Nel mirino anche la vicenda di un alloggio

Benevento.  

Lavori e materiali non pagati, la vicenda relativa ad un'abitazione. C'è questo ed altro, in un arco temporale che va da settembre 2016 a febbraio 2017, nell'inchiesta del pm della Dda Luigi Landolfi e dei carabinieri del Comando provinciale sannita sul clan Sparandeo.

Un'indagine che, come anticipato ieri sera, è ora conclusa. Ne sono rimasti coinvolti Corrado Sparandeo, 60 anni, Arturo Sparandeo, 34 anni, Antonio Calabrese, 57 anni, Veronica Citarella, 37 anni, Gabriele De Luca, 28 anni, Maria Intorcia, 43 anni, Carmine Morelli, 57 anni, Stanislao Musco, 40 anni, Floreano Santamaria, 54 anni, Mario Siciliano, 53 anni, Maurizio Zampino, 44 anni, tutti della città. Diverse le ipotesi di reato.

Per i due Sparandeo e Citarella quella dell'associazione per delinquere di stampo camorristico.

Per Arturo Sparandeo, Citarella, Intorcia e Santamaria un'ipotesi di falso, con l'aggravante del metodo mafioso, contestata rispetto ad una richiesta, depositata a fine 2016 a palazzo Mosti, per ospitalità temporanea presso un alloggio assegnato ad una anziana estranea ai fatti finiti nel mirino degli inquirenti. Il motivo? L'assistenza domiciliare alla pensionata.

Un'ipotesi di falso, sempre con la stessa aggravante, riguarda Calabrese, addetto all'ufficio protocollo del Comune di Benevento, al quale viene addebitato di aver attestato che l'assegnataria della casa, da qualche anno ricoverata presso una struttura di Molinara, aveva consegnato una dichiarazione di ospitalità temporanea.

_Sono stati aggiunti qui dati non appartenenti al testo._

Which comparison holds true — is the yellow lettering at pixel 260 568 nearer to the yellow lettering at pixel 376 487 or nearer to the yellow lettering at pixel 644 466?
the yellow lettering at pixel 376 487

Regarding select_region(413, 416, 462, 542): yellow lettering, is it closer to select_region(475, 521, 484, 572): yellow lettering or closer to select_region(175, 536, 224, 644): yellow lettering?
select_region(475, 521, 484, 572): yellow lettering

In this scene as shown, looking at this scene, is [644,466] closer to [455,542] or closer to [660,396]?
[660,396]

Intorcia e Zampino vengono tirati in ballo perchè ritenuti responsabili di aver fornito informazioni false al pm, quando erano stati ascoltati, in riferimento ad alcuni incontri.

C'è poi il capitolo delle estorsioni, tutte con l'aggravante del metodo camorristico.

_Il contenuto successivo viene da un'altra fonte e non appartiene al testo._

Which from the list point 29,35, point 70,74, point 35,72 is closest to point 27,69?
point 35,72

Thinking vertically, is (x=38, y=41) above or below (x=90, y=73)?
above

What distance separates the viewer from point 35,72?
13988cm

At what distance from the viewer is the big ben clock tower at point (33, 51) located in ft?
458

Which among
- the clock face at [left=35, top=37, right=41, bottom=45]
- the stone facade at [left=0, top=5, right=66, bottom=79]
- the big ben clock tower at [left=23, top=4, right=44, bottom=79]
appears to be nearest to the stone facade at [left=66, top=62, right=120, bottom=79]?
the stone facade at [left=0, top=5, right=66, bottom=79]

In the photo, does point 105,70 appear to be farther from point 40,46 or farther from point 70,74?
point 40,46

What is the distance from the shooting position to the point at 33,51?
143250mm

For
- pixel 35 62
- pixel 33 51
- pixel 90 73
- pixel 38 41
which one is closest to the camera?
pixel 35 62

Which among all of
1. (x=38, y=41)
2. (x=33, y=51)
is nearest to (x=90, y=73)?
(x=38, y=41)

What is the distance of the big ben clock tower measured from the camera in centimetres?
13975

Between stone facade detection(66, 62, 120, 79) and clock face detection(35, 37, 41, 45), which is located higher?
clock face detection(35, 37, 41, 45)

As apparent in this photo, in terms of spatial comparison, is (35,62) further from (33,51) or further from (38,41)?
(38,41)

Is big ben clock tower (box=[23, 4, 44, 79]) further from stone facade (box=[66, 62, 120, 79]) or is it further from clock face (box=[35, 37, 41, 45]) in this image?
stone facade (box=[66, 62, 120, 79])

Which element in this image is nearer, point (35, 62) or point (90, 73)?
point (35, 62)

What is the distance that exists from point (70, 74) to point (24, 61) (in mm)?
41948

Il primo episodio chiama in causa Citarella, Corrado e Arturo Sparandeo ed è relativo al mancato pagamento al titolare di un'impresa edile della provincia di Napoli di un importo di 5mila euro per un intervento di ristrutturazione in una casa di via Quasimodo.

Per gli stessi tre e Siciliano viene poi prospettata un'estorsione della quale avrebbero fatto le spese dipendente e proprietario di una ditta di ceramica che non avrebbero incassato 6500 euro, il corrispettivo di rubinetteria e arredo bagno.

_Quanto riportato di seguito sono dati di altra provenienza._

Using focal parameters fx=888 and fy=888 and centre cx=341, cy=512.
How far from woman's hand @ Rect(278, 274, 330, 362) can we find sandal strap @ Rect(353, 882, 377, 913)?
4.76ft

Stessa sorte per il titolare di una ditta di vernici e colori che sarebbe stato costretto a cedere materiale per un valore di 1000 euro. E' questo il versante per il quale sono stati tirati in ballo Morelli, Musco e i due Sparandeo.

Infine, De Luca e i due Sparandeo si sarebbero fatti consegnare 100 euro dal gestore di un pub. Difesi, tra gli altri, dagli avvocati Antonio Leone, Gabriele Nuzzi, Roberto Prozzo e Luigi Giuliano, gli indagati hanno ora venti giorni a disposizione per chiedere di essere interrogati o presentare memorie; scaduta questa fase, il Pm potrà procedere alla richiesta di rinvio a giudizio o di archiviazione.